Everything in the listing below must be set down again exactly, apart from the pictures.
== Provided data
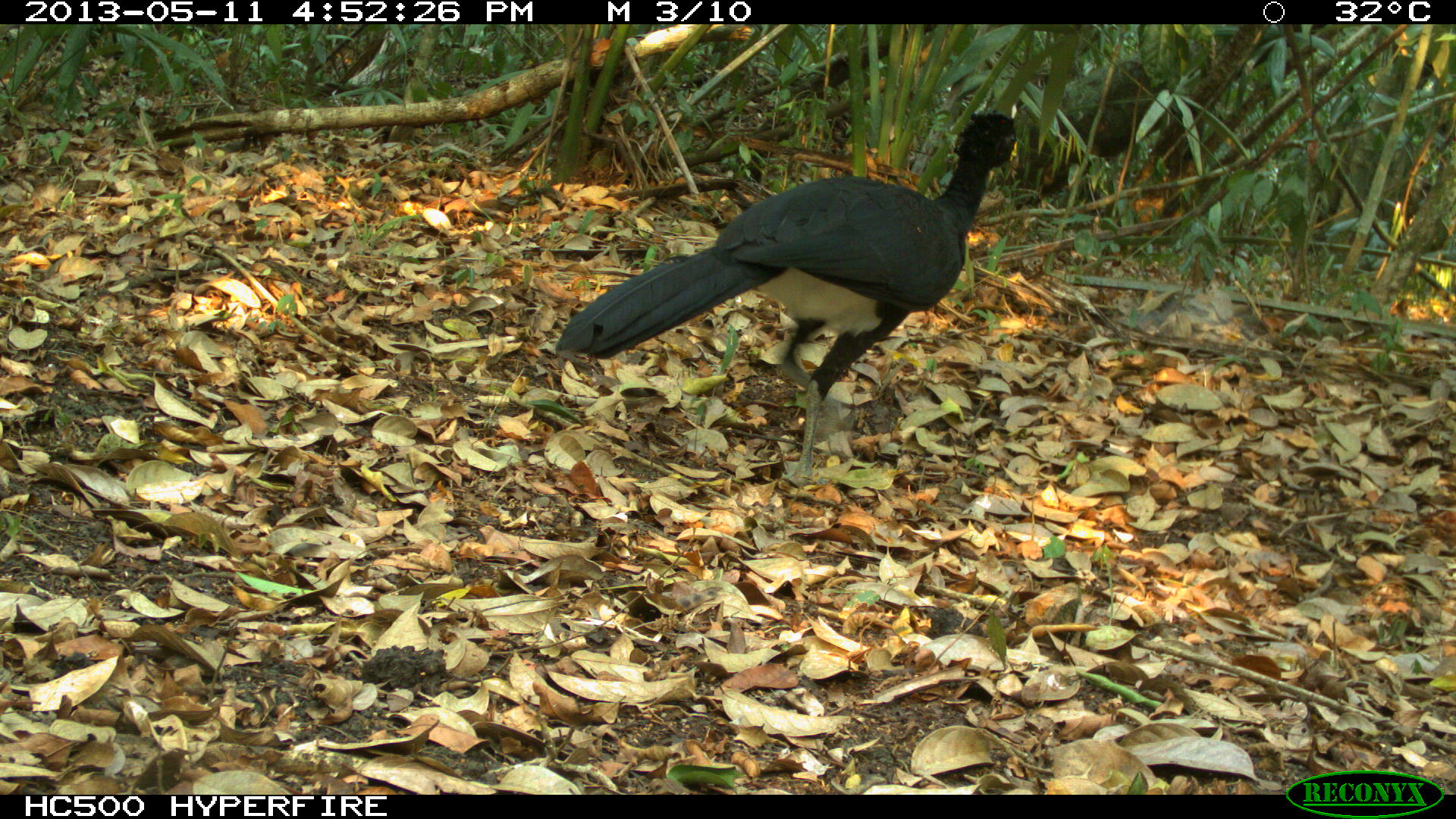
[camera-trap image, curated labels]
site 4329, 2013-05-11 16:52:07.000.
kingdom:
====
Reply:
[camera-trap image, curated labels]
site 4329, 2013-05-11 16:52:07.000.
kingdom:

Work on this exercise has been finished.